Selected extract.
________________

This art work placed Sept. 11, 2022, on “Breathe,” the 2022 Burning Basket in Homer, Alaska, expressed the author’s hope that his prostate surgery would remove the cancer from his body. (Photo by Michael Armstrong/Homer News)

This art work placed Sept. 11, 2022, on “Breathe,” the 2022 Burning Basket in Homer, Alaska, expressed the author’s hope that his prostate surgery would remove the cancer from his body. (Photo by Michael Armstrong/Homer News)

Out of the Office: Journey to Cancerland

These Out of the Office columns give the writers of the Homer News and Peninsula Clarion an opportunity to tell of exciting adventures in our lives outside of work. We write of running, skiing, camping and the wonder of exploring this great state we call home.

Sometimes, our adventures take us places we never expected to go, like Cancerland.

On July 20 after receiving some hard news from my urologist about a prostate biopsy I had done, I called and texted family and friends: “Crap: I have cancer.” Thus started the roughest journey I’ve ever taken.

I will pause here for a quick PSA about PSA. The public service announcement is this: People with prostates, talk to your physician about if you should get Prostate-Specific Antigen tests.

PSA is a protein produced by normal as well as malignant cells in the prostate. According to the National Cancer Institute, guidance on who should get PSA tests and when they should get them varies.

As part of the Rotary Health Fair, through Nov. 4 blood draws are being offered that include PSA tests. Sign up for blood tests through the health fair website.

A PSA test saved my life. At my annual physical last December, I had a PSA slightly above normal. My urologist recommended a follow-up PSA in June, and that one showed an even higher PSA.

I got a biopsy. Without getting too graphic or gross, let me just say that a prostate biopsy would be exactly the sort of thing evil aliens would do in a bad science fiction movie when the hero gets abducted.

Entering Cancerland can be a bit like going to an amusement park. There will be lots of waiting. It can get expensive. You will feel like you’ve gone on the worst roller coaster ever. When I wrote “Crap: I have cancer,” I went to a quiet place, sat down on the floor and cried whooping tears until I accepted my fate.

________________

Data extract.
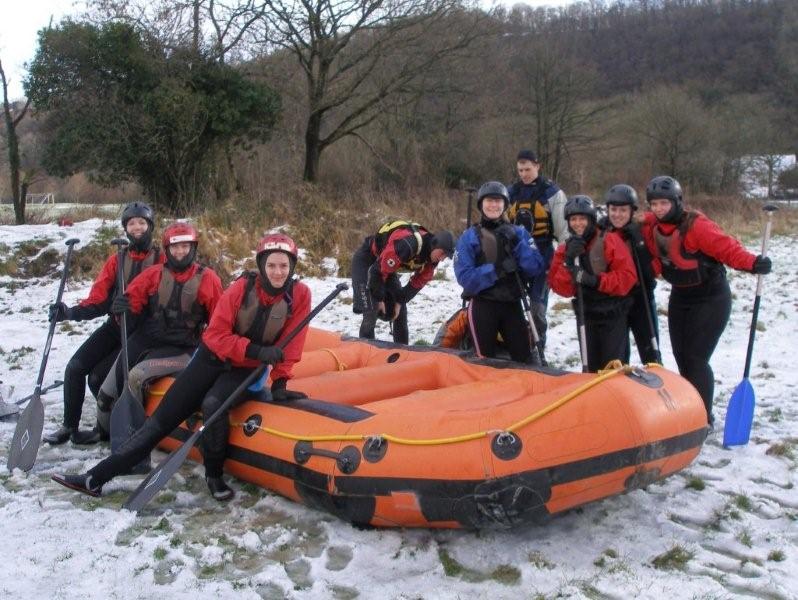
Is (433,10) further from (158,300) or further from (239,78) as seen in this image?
(158,300)

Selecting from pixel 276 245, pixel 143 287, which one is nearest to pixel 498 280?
pixel 276 245

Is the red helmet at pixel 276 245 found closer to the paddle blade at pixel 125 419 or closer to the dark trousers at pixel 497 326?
the paddle blade at pixel 125 419

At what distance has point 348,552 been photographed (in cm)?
332

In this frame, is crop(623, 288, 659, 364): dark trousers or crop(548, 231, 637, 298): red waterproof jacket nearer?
crop(548, 231, 637, 298): red waterproof jacket

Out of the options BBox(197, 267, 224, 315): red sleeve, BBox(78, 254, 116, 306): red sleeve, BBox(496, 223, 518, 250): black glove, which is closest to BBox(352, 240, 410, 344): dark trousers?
BBox(496, 223, 518, 250): black glove

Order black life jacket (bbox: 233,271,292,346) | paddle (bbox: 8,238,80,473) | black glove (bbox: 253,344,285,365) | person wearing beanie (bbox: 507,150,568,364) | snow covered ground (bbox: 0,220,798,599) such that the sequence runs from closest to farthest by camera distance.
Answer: snow covered ground (bbox: 0,220,798,599), black glove (bbox: 253,344,285,365), black life jacket (bbox: 233,271,292,346), paddle (bbox: 8,238,80,473), person wearing beanie (bbox: 507,150,568,364)

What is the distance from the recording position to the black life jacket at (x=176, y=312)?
475cm

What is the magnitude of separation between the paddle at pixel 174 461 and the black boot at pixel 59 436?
1.28 metres

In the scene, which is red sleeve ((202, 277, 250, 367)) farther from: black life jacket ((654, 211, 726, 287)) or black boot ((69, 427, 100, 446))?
black life jacket ((654, 211, 726, 287))

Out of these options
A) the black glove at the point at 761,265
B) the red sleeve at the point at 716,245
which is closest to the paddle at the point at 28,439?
the red sleeve at the point at 716,245

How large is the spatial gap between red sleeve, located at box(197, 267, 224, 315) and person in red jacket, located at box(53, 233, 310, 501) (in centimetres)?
65

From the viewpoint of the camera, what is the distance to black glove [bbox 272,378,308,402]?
4195 mm

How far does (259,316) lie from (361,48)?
416 inches

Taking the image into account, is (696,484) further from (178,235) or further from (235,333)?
(178,235)
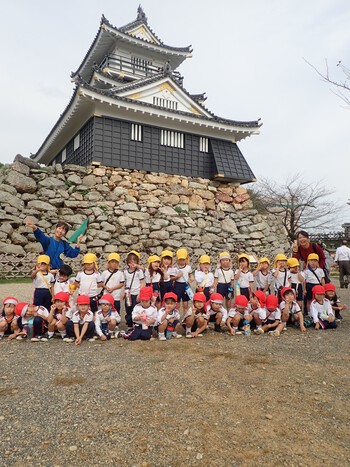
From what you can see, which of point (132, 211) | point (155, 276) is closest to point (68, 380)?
point (155, 276)

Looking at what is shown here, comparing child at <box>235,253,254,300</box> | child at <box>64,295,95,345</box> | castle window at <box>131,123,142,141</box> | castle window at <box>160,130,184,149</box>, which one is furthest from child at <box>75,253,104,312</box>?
castle window at <box>160,130,184,149</box>

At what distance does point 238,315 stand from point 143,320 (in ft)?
5.56

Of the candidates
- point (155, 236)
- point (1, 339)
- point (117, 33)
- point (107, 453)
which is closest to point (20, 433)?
point (107, 453)

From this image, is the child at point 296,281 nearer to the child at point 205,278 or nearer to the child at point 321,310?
the child at point 321,310

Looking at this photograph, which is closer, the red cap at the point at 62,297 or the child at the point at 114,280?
the red cap at the point at 62,297

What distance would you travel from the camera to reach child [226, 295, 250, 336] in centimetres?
556

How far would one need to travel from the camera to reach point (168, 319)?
17.1 feet

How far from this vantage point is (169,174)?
16156 millimetres

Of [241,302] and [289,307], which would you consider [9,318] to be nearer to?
[241,302]

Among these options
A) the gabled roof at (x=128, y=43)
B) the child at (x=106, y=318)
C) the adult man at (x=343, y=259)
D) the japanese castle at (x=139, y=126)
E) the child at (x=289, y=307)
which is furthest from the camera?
the gabled roof at (x=128, y=43)

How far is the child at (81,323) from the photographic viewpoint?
16.3 ft

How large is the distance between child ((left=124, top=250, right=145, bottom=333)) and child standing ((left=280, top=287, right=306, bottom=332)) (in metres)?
2.61

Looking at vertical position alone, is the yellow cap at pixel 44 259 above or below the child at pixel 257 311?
above

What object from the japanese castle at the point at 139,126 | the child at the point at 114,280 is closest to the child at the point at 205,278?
the child at the point at 114,280
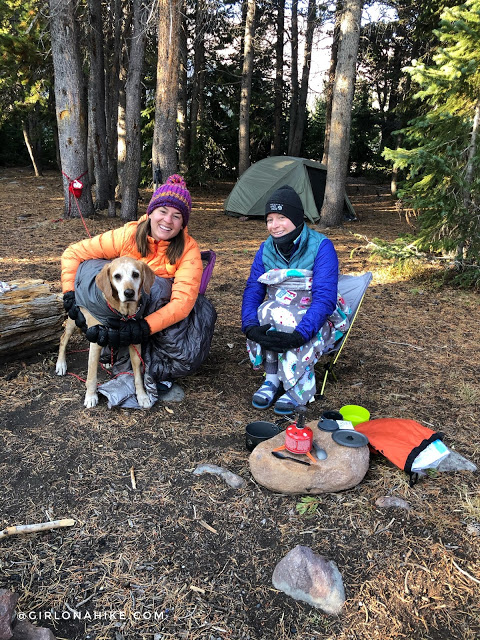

________________

Directions.
In the Cancerland column, what is PSA described as?

Response box.
A protein produced by normal as well as malignant cells in the prostate.